[Recorded data]
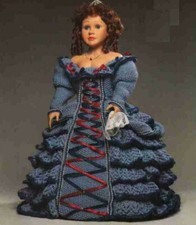 Knitting pattern copy 1399.  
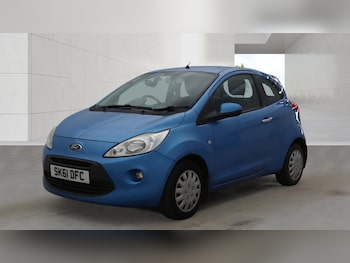 Used Ford Ka 2012 for sale - 78968948: Photo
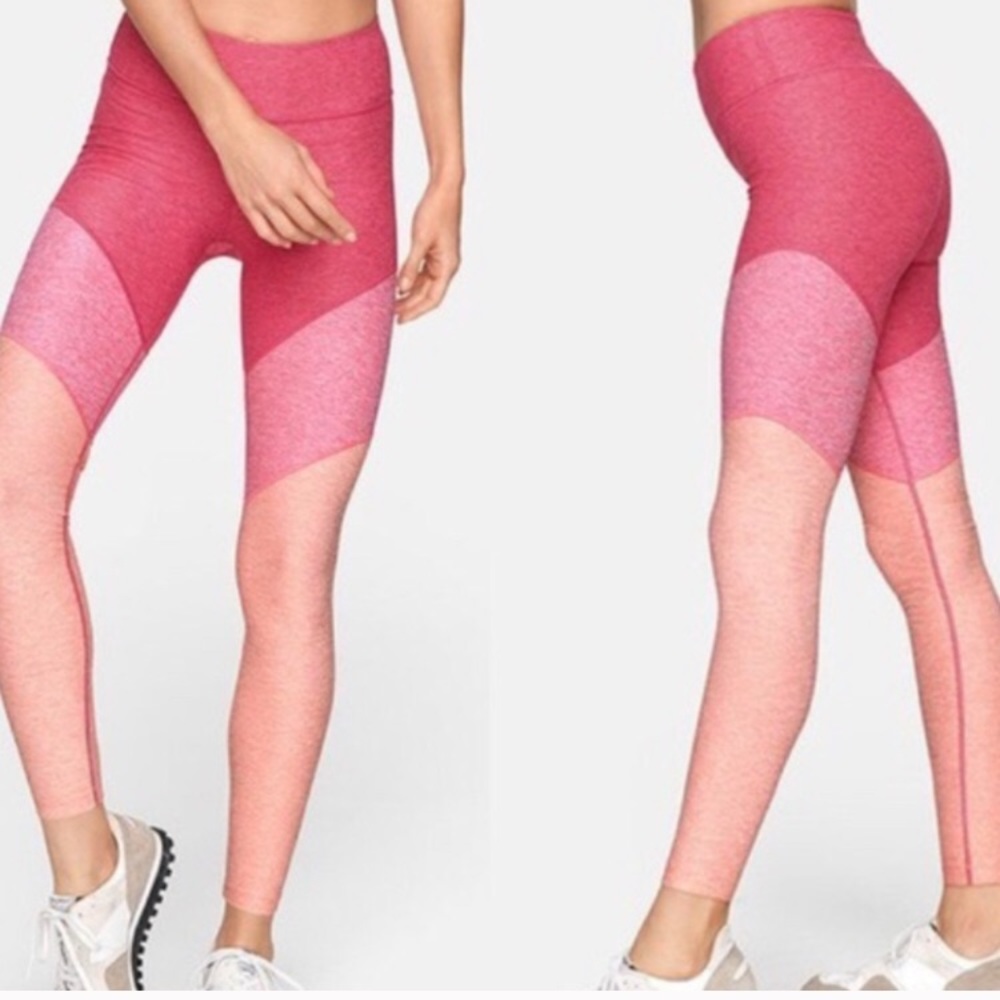 Outdoor voices leggings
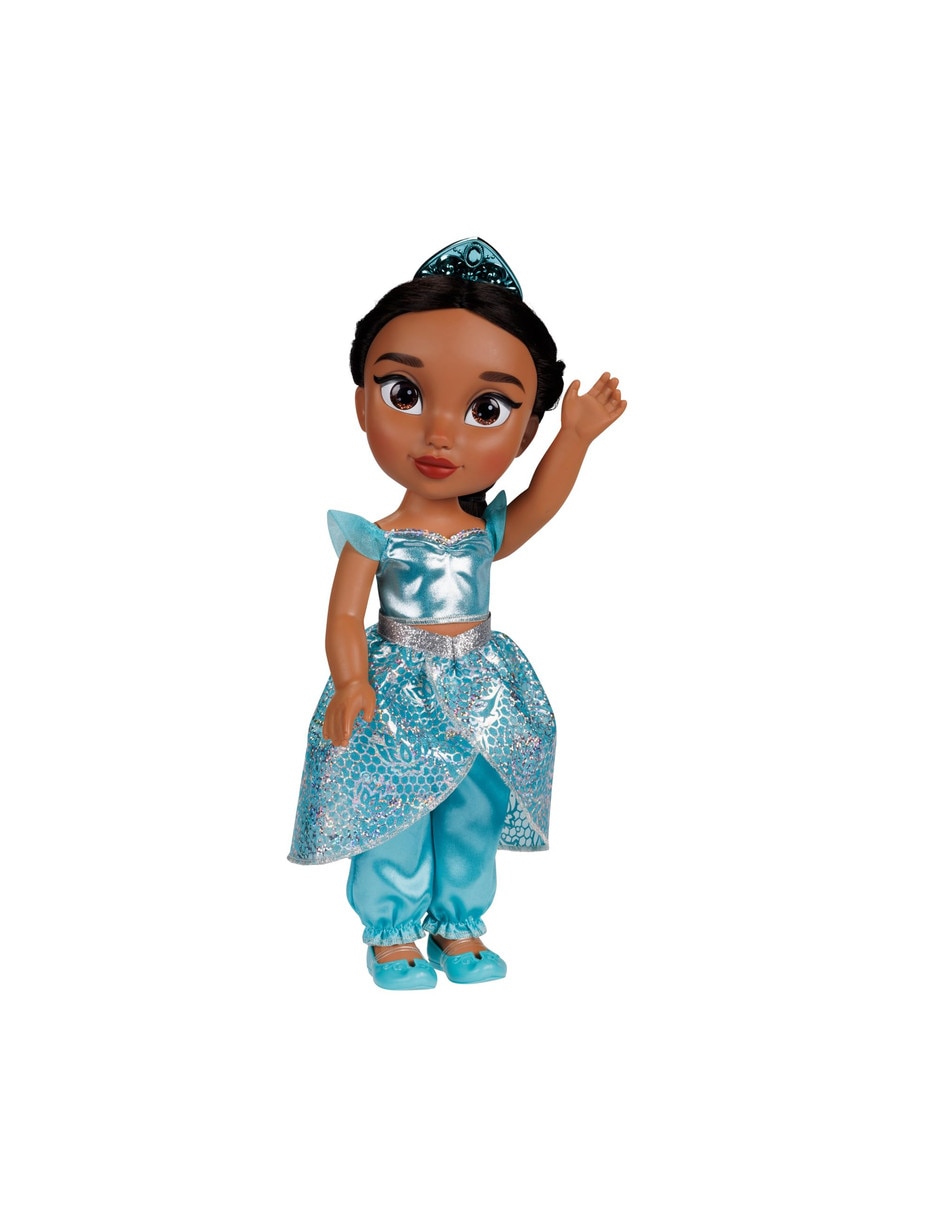 Muñeca fashion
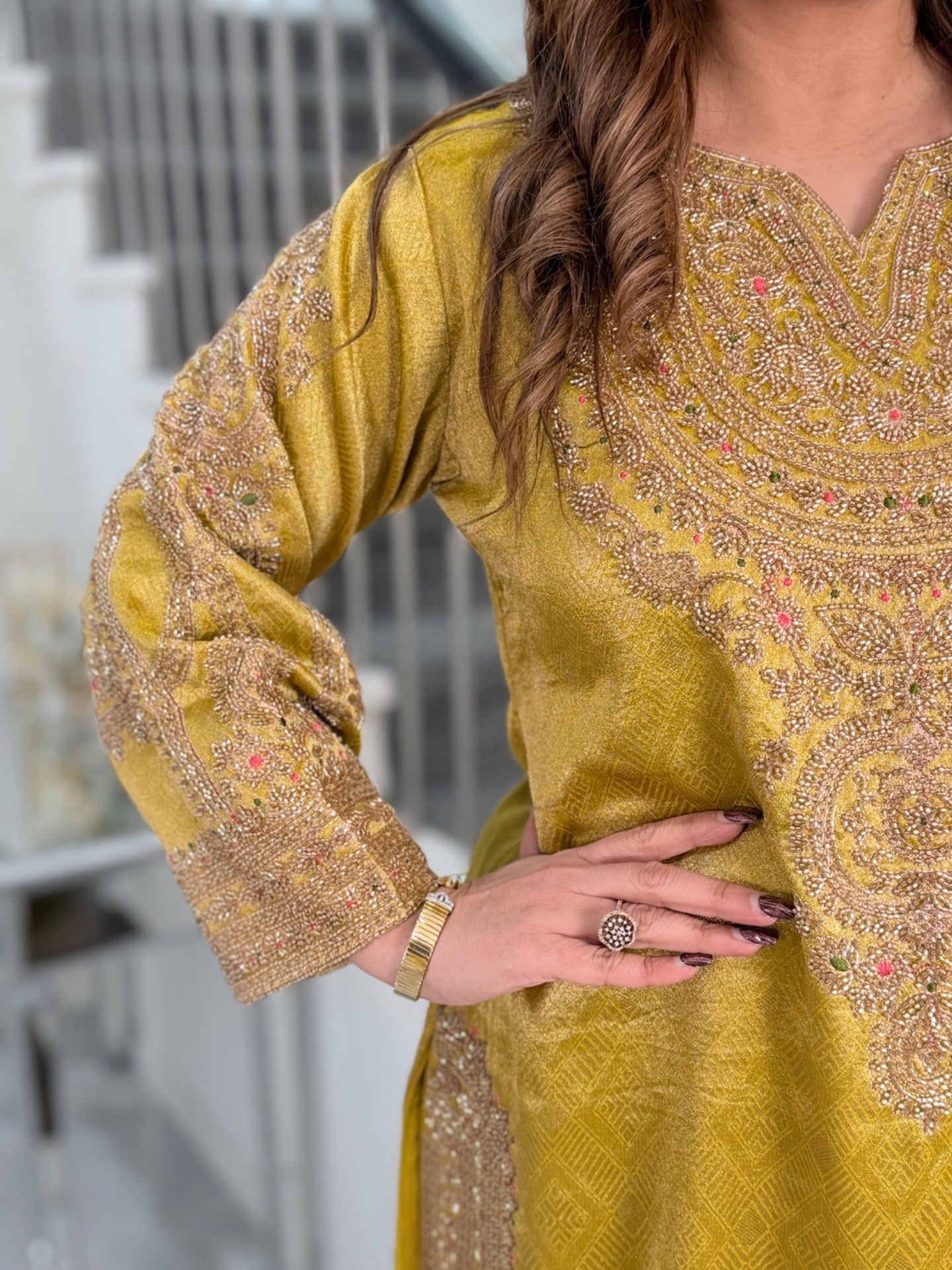Premium Salwar Kameez (7)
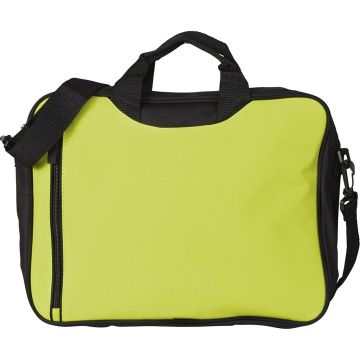 Polyester (600D) Shoulder Bag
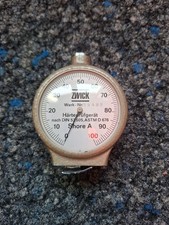 Zwick Härteprüfgerät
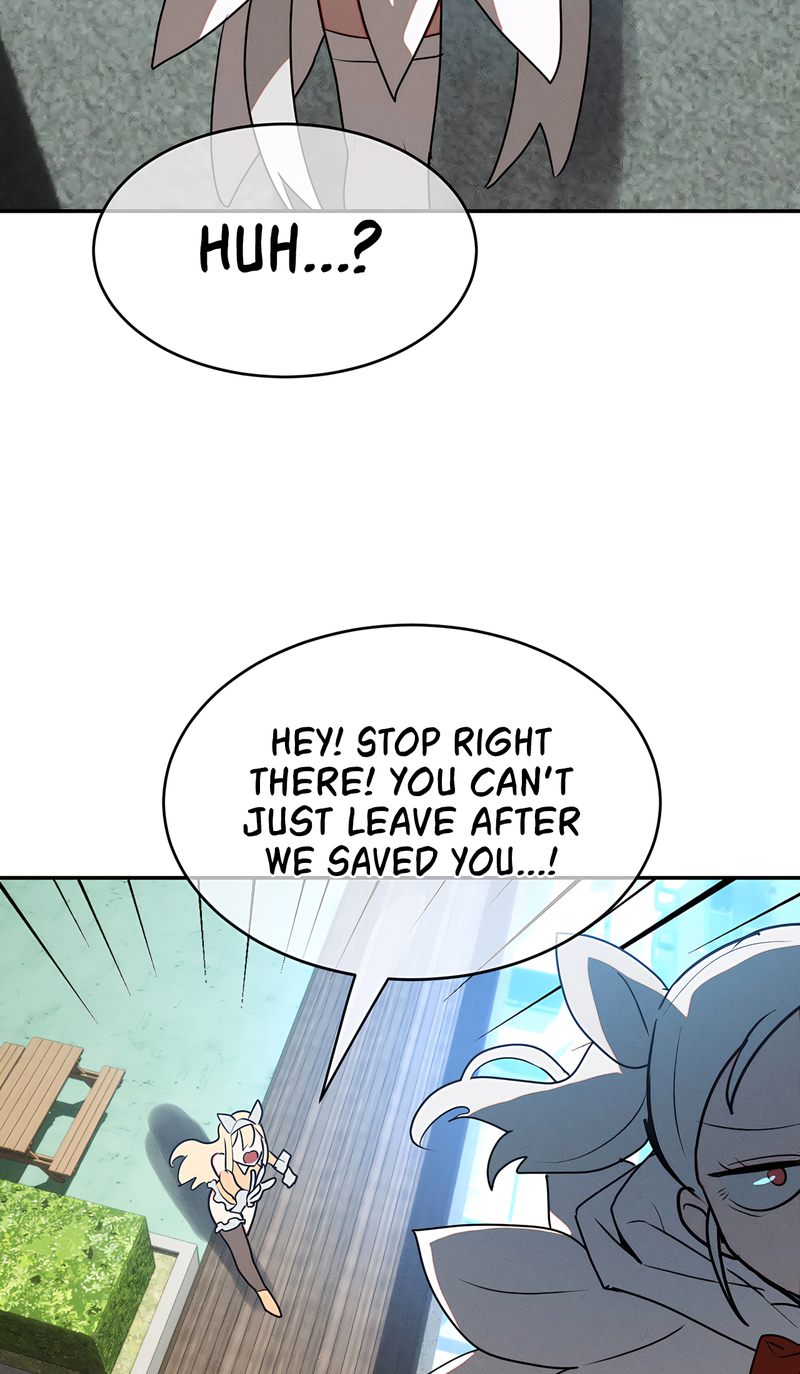 Magical Girl Service - Chapter 41 Page 69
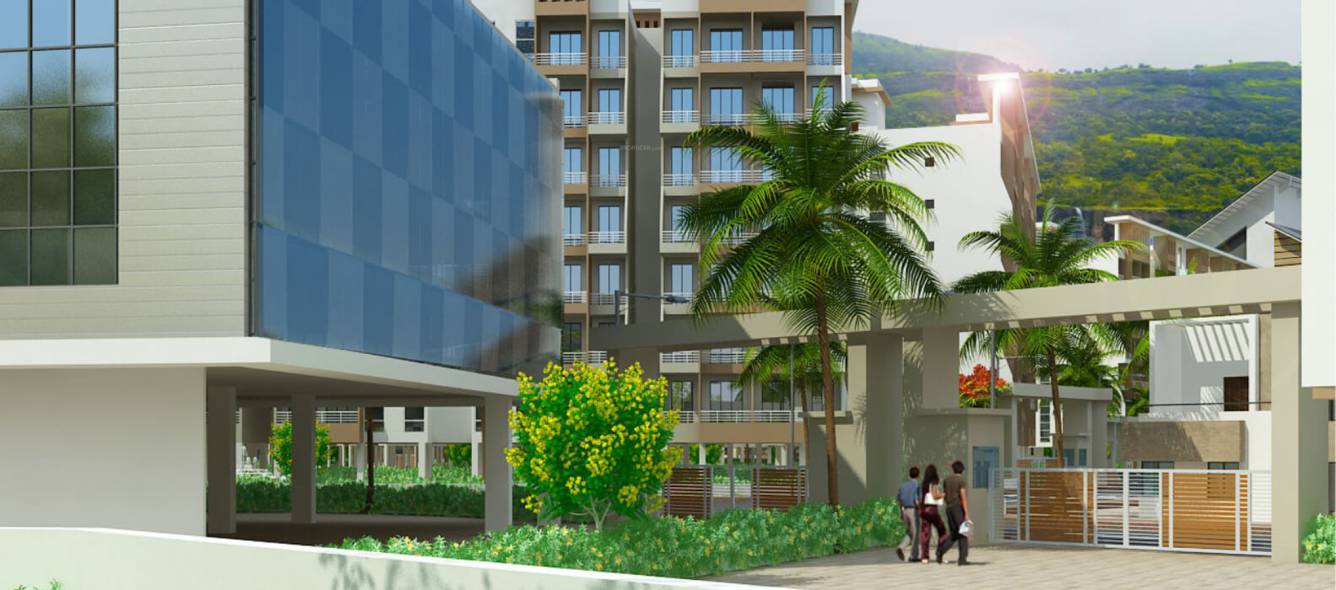 Images for Elevation of Prishti Krishna Valley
[/Recorded data]
## Work instructions
Restate the data above word for word. Skip every picture.

## Solution
 Knitting pattern copy 1399.  
 Used Ford Ka 2012 for sale - 78968948: Photo
 Outdoor voices leggings
 Muñeca fashion
Premium Salwar Kameez (7)
 Polyester (600D) Shoulder Bag
 Zwick Härteprüfgerät
 Magical Girl Service - Chapter 41 Page 69
 Images for Elevation of Prishti Krishna Valley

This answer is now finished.